Crítica: Céu Vermelho-Sangue (Blood Red Sky)

Em 1922, o alemão F. W. Murnau lançava sua adaptação de “Drácula” para os cinemas, fazendo de seu “Nosferatu” o primeiro grande clássico filme de vampiro da História da Cinematografia. Naquela ocasião, a obra introspectiva apresentava a imperativa impossibilidade de um vampiro fazer parte da sociedade, sendo um ser abjeto fadado a habitar nas sombras de seu castelo afastado e decadente, enquanto recebia um vívido burguês jovem corretor de imóveis. Um século depois, a Alemanha lança um novo filme de vampiro, tratando, dessa vez, sobre a tentativa de um ser das sombras conviver diariamente como um ser humano comum. Apesar das semelhanças físicas entre os vampiros afastados em 100 anos um do outro, a nova produção tem uma pegada completamente diferente daquela, flertando muito mais com ação do que a introspecção dramática e aterradora proposta por Murnau.
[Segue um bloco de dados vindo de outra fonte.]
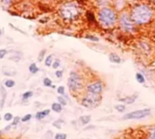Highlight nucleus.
I'll use <instances>...</instances> for the list:
<instances>
[{
	"mask_svg": "<svg viewBox=\"0 0 155 139\" xmlns=\"http://www.w3.org/2000/svg\"><path fill=\"white\" fill-rule=\"evenodd\" d=\"M151 10L147 6H136L132 12V19L136 24H146L150 21L151 17Z\"/></svg>",
	"mask_w": 155,
	"mask_h": 139,
	"instance_id": "obj_1",
	"label": "nucleus"
},
{
	"mask_svg": "<svg viewBox=\"0 0 155 139\" xmlns=\"http://www.w3.org/2000/svg\"><path fill=\"white\" fill-rule=\"evenodd\" d=\"M99 20L103 25L110 27L115 23L116 15L114 11L111 8L103 7L99 12Z\"/></svg>",
	"mask_w": 155,
	"mask_h": 139,
	"instance_id": "obj_2",
	"label": "nucleus"
},
{
	"mask_svg": "<svg viewBox=\"0 0 155 139\" xmlns=\"http://www.w3.org/2000/svg\"><path fill=\"white\" fill-rule=\"evenodd\" d=\"M78 8L76 5L69 3L64 6H63L60 9V15L61 17H64V19L67 20H74L78 17Z\"/></svg>",
	"mask_w": 155,
	"mask_h": 139,
	"instance_id": "obj_3",
	"label": "nucleus"
},
{
	"mask_svg": "<svg viewBox=\"0 0 155 139\" xmlns=\"http://www.w3.org/2000/svg\"><path fill=\"white\" fill-rule=\"evenodd\" d=\"M67 85H68L70 91L72 92L78 91V90L82 89V87H83V83H82L80 75L75 72L70 73V77H69L68 81H67Z\"/></svg>",
	"mask_w": 155,
	"mask_h": 139,
	"instance_id": "obj_4",
	"label": "nucleus"
},
{
	"mask_svg": "<svg viewBox=\"0 0 155 139\" xmlns=\"http://www.w3.org/2000/svg\"><path fill=\"white\" fill-rule=\"evenodd\" d=\"M101 97L99 96V95L88 93V95L82 99V105L86 108H94L98 106Z\"/></svg>",
	"mask_w": 155,
	"mask_h": 139,
	"instance_id": "obj_5",
	"label": "nucleus"
},
{
	"mask_svg": "<svg viewBox=\"0 0 155 139\" xmlns=\"http://www.w3.org/2000/svg\"><path fill=\"white\" fill-rule=\"evenodd\" d=\"M151 114V110L148 109V108H145V109H140V110L133 111V112H131L126 114L125 116L122 117L123 120H131V119H142L144 118L146 116H150Z\"/></svg>",
	"mask_w": 155,
	"mask_h": 139,
	"instance_id": "obj_6",
	"label": "nucleus"
},
{
	"mask_svg": "<svg viewBox=\"0 0 155 139\" xmlns=\"http://www.w3.org/2000/svg\"><path fill=\"white\" fill-rule=\"evenodd\" d=\"M120 25L122 27V28L126 32H132L134 30L133 21H132V19L129 17V15L126 14V13H123V14L121 15Z\"/></svg>",
	"mask_w": 155,
	"mask_h": 139,
	"instance_id": "obj_7",
	"label": "nucleus"
},
{
	"mask_svg": "<svg viewBox=\"0 0 155 139\" xmlns=\"http://www.w3.org/2000/svg\"><path fill=\"white\" fill-rule=\"evenodd\" d=\"M103 84L101 82H95V83H93L91 85H87L86 90L88 93L90 94H95V95H99L103 92Z\"/></svg>",
	"mask_w": 155,
	"mask_h": 139,
	"instance_id": "obj_8",
	"label": "nucleus"
},
{
	"mask_svg": "<svg viewBox=\"0 0 155 139\" xmlns=\"http://www.w3.org/2000/svg\"><path fill=\"white\" fill-rule=\"evenodd\" d=\"M109 60L112 63H114V64H120L121 57L118 56V55L114 54V53H112V54L109 55Z\"/></svg>",
	"mask_w": 155,
	"mask_h": 139,
	"instance_id": "obj_9",
	"label": "nucleus"
},
{
	"mask_svg": "<svg viewBox=\"0 0 155 139\" xmlns=\"http://www.w3.org/2000/svg\"><path fill=\"white\" fill-rule=\"evenodd\" d=\"M137 98V96H127V97H124V98H121L120 101L121 102H123V103H126V104L130 105V104H132V103H134L135 99Z\"/></svg>",
	"mask_w": 155,
	"mask_h": 139,
	"instance_id": "obj_10",
	"label": "nucleus"
},
{
	"mask_svg": "<svg viewBox=\"0 0 155 139\" xmlns=\"http://www.w3.org/2000/svg\"><path fill=\"white\" fill-rule=\"evenodd\" d=\"M49 114H50V110L49 109H46V110L38 112L37 114L35 115V117H36L37 119H43V118H45L46 116H48Z\"/></svg>",
	"mask_w": 155,
	"mask_h": 139,
	"instance_id": "obj_11",
	"label": "nucleus"
},
{
	"mask_svg": "<svg viewBox=\"0 0 155 139\" xmlns=\"http://www.w3.org/2000/svg\"><path fill=\"white\" fill-rule=\"evenodd\" d=\"M52 110L54 111L56 113H60L62 112L63 108H62V105L60 103H54L52 105Z\"/></svg>",
	"mask_w": 155,
	"mask_h": 139,
	"instance_id": "obj_12",
	"label": "nucleus"
},
{
	"mask_svg": "<svg viewBox=\"0 0 155 139\" xmlns=\"http://www.w3.org/2000/svg\"><path fill=\"white\" fill-rule=\"evenodd\" d=\"M80 122L82 123V125H87L88 123L91 121V116H83L79 118Z\"/></svg>",
	"mask_w": 155,
	"mask_h": 139,
	"instance_id": "obj_13",
	"label": "nucleus"
},
{
	"mask_svg": "<svg viewBox=\"0 0 155 139\" xmlns=\"http://www.w3.org/2000/svg\"><path fill=\"white\" fill-rule=\"evenodd\" d=\"M29 71H30V73H32V74H36V73L39 71V69H38L37 66H36L35 63H33V64H31L29 66Z\"/></svg>",
	"mask_w": 155,
	"mask_h": 139,
	"instance_id": "obj_14",
	"label": "nucleus"
},
{
	"mask_svg": "<svg viewBox=\"0 0 155 139\" xmlns=\"http://www.w3.org/2000/svg\"><path fill=\"white\" fill-rule=\"evenodd\" d=\"M136 80H137V82L140 84H143L145 82L144 77H143V75L141 74V73H137L136 74Z\"/></svg>",
	"mask_w": 155,
	"mask_h": 139,
	"instance_id": "obj_15",
	"label": "nucleus"
},
{
	"mask_svg": "<svg viewBox=\"0 0 155 139\" xmlns=\"http://www.w3.org/2000/svg\"><path fill=\"white\" fill-rule=\"evenodd\" d=\"M45 64H46V67H51L53 65V56L50 55L47 57L46 58V61H45Z\"/></svg>",
	"mask_w": 155,
	"mask_h": 139,
	"instance_id": "obj_16",
	"label": "nucleus"
},
{
	"mask_svg": "<svg viewBox=\"0 0 155 139\" xmlns=\"http://www.w3.org/2000/svg\"><path fill=\"white\" fill-rule=\"evenodd\" d=\"M86 17H87V19H88V21H90V22H94L95 21L94 15H93L92 12H90V11H87L86 12Z\"/></svg>",
	"mask_w": 155,
	"mask_h": 139,
	"instance_id": "obj_17",
	"label": "nucleus"
},
{
	"mask_svg": "<svg viewBox=\"0 0 155 139\" xmlns=\"http://www.w3.org/2000/svg\"><path fill=\"white\" fill-rule=\"evenodd\" d=\"M64 121L61 120V119H58V120L54 121V123H53V125H54V127H56V128L60 129L61 127H62V124H64Z\"/></svg>",
	"mask_w": 155,
	"mask_h": 139,
	"instance_id": "obj_18",
	"label": "nucleus"
},
{
	"mask_svg": "<svg viewBox=\"0 0 155 139\" xmlns=\"http://www.w3.org/2000/svg\"><path fill=\"white\" fill-rule=\"evenodd\" d=\"M15 85H16L15 81H14V80H11V79H7V80H6V81H5V85H6V87H8V88L13 87Z\"/></svg>",
	"mask_w": 155,
	"mask_h": 139,
	"instance_id": "obj_19",
	"label": "nucleus"
},
{
	"mask_svg": "<svg viewBox=\"0 0 155 139\" xmlns=\"http://www.w3.org/2000/svg\"><path fill=\"white\" fill-rule=\"evenodd\" d=\"M114 108H115L118 112H121V113L124 112V111H125V109H126V107H125V106H124V105H116V106H114Z\"/></svg>",
	"mask_w": 155,
	"mask_h": 139,
	"instance_id": "obj_20",
	"label": "nucleus"
},
{
	"mask_svg": "<svg viewBox=\"0 0 155 139\" xmlns=\"http://www.w3.org/2000/svg\"><path fill=\"white\" fill-rule=\"evenodd\" d=\"M0 90H1V92H2V101H1V107L3 106V105H4V102H5V99H6V90H5V88L3 86H0Z\"/></svg>",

Nadja (Peri Baumeister) é uma mulher que aparentemente enfrenta problemas de saúde. Em meio a seu drama pessoal, precisa cuidar de seu filho pequeno que demonstra, surpreendentemente, uma maturidade muito maior do que deveria para alguém de sua idade. O objetivo deles é chegar nos Estados Unidos para fazer um tratamento que possa garantir uma qualidade melhor de vida a Nadja. Porém, ninguém esperava que um grupo terrorista fosse sequestrar o avião e que o grande segredo de Nadja e seu filho Elias (Carl Anton Koch) viria à tona. E, nesse momento, você se pergunta (se ainda não assistiu ao filme) o que bolas uma sinopse dessa tem a ver com vampiros. E você teria toda razão. Em meio ao sequestro, o grupo de europeus meliantes tenta incriminar passageiros árabes, fazendo deles figuras ameaçadoras, já que toda a sociedade ocidental coloca este alvo nesta etnia. É nessa luta por sobrevivência que somos apresentados à real versão de Nadja: ela não tem problemas de saúde; ela é um vampiro (na caracterização mais semelhante ao Nosferatu de Murnau).

Homens mais monstros do que monstros.

O que temos aqui é um misto de filme de avião (sei que isso não é um gênero, mas sabe aqueles filmes de ação todo passado dentro de um avião? Então, é bem por aí), com debate sobre preconceito, embebido na mitologia de vampiros. Parece uma esquizofrenia só, mas tem seu charme e sentido. Uma vez que o vampiro para nós é o ser abjeto, obrigado a viver nas sombras, visto como ameaça por todos e rejeitado em absoluto, da mesma forma surge a figura do árabe neste conto. Um paralelo entre ambos para nos fazer debater a forma como olhamos para o outro. Apesar de não focar no debate, nem mergulhar no drama dos conflitos de seus personagens, o filme envereda diretamente pelo gênero de ação e a tentativa de sobrevivência diante de um vilão que tem toda a característica do vilão absoluto de almanaque. Personagem sem nuances, que é detestado até mesmo pelos seus comparsas, que não tem qualquer ética (nem mesmo no mundo do crime) e se delicia com toda a sorte de sadismos.

Se a base do filme é interessante, ao querer discutir o papel social de pessoas que diferem entre si, trazendo surpreendentemente a mitologia do vampiro para isso (já que a de zumbi está sendo largamente utilizada para este e outros assuntos), por outro lado temos nessa construção de personagens uma falta de delicadeza. Nadja e Elias, sim, junto com o amigo árabe, são bons personagens, mas cuja sensibilidade vai se perdendo diante da ação que grita mais alto a cada sequência. O filme definitivamente é uma obra de ação do mesmo estilo que já vimos vários por aí, mas que traz esse diferencial, correndo o risco de tornar tudo um pouco mais doido do que de costume. Mas nisso ela não falha. Consegue segurar suas rédeas e exibir uma produção deste gênero que satisfaz o seu espectador. O que fica no ar, porém, é a subutilização de seus personagens que podiam gerar algo mais profundo. No entanto, talvez essa não tenha sido a intenção de Peter Thorwarth, que assina a direção da obra.

Monstros mais humanos do que seres humanos.

Ao pesquisar na Netflix sobre este título, você o encontrará etiquetado como “filmes de terror”, mas no imbd (mais certeiro) observará “ação, thriller, horror”. Se espera ver um filme tradicional de vampiro, é possível que fique frustrado. Mas se vier de mente aberta a um uso diferenciado do vampiro em um contexto mais de ação pela ação, então a obra poderá te agradar mais. Unindo um ao outro, temos um resultado satisfatório, com passagens bem interessantes.